### TEXTE SOURCE
Les trois principaux partis d’opposition canadiens demandent à la vérificatrice générale Karen Hogan d’enquêter sur la relation entre le gouvernement et McKinsey and Company, après que le Globe and Mail ait rapporté une forte augmentation des contrats de sous-traitance du gouvernement fédéral avec la société mondiale de conseil.
Les députés conservateurs John Brassard et Pierre Paul-Hus ont envoyé une requête officielle par écrit. Les députés du NPD et du Bloc Québécois appuient la proposition de l’opposition envoyée à la vérificatrice générale.
Les dépenses fédérales en contrats d’externalisation avec McKinsey étaient proche de zéro sous l’ancien gouvernement conservateur et sont passées à 17,2 millions de dollars au cours de l’exercice 2020-21.

### DONNÉES EXTRAITES

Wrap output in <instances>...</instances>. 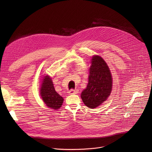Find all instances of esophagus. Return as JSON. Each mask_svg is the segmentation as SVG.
<instances>
[{"mask_svg":"<svg viewBox=\"0 0 152 152\" xmlns=\"http://www.w3.org/2000/svg\"><path fill=\"white\" fill-rule=\"evenodd\" d=\"M78 93V90L77 89H71L69 92L68 94L69 95H72V94H76Z\"/></svg>","mask_w":152,"mask_h":152,"instance_id":"34e87169","label":"esophagus"}]
</instances>
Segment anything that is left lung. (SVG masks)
I'll use <instances>...</instances> for the list:
<instances>
[{"instance_id": "left-lung-1", "label": "left lung", "mask_w": 152, "mask_h": 152, "mask_svg": "<svg viewBox=\"0 0 152 152\" xmlns=\"http://www.w3.org/2000/svg\"><path fill=\"white\" fill-rule=\"evenodd\" d=\"M88 83L81 94L84 103L90 108L102 104L109 96L112 90V76L104 60L98 56L92 59Z\"/></svg>"}]
</instances>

### CONSIGNE 1
Répondez aux questions suivantes d'après le texte source :
(a) À qui les trois principaux partis d'opposition demandent-ils d'enquêter ?
(b) Quels députés conservateurs ont envoyé la requête officielle par écrit ?
(c) À quel montant les dépenses fédérales en contrats d'externalisation avec McKinsey sont-elles passées au cours de l'exercice 2020-21 ?
### CONSIGNE 2
Reproduisez à l'identique le passage du texte source allant de « Les députés conservateurs » jusqu'à « la vérificatrice générale. ».

### RÉPONSE COMPLÈTE 1
(a) À la vérificatrice générale Karen Hogan.
(b) John Brassard et Pierre Paul-Hus.
(c) À 17,2 millions de dollars.

### RÉPONSE COMPLÈTE 2
Les députés conservateurs John Brassard et Pierre Paul-Hus ont envoyé une requête officielle par écrit. Les députés du NPD et du Bloc Québécois appuient la proposition de l’opposition envoyée à la vérificatrice générale.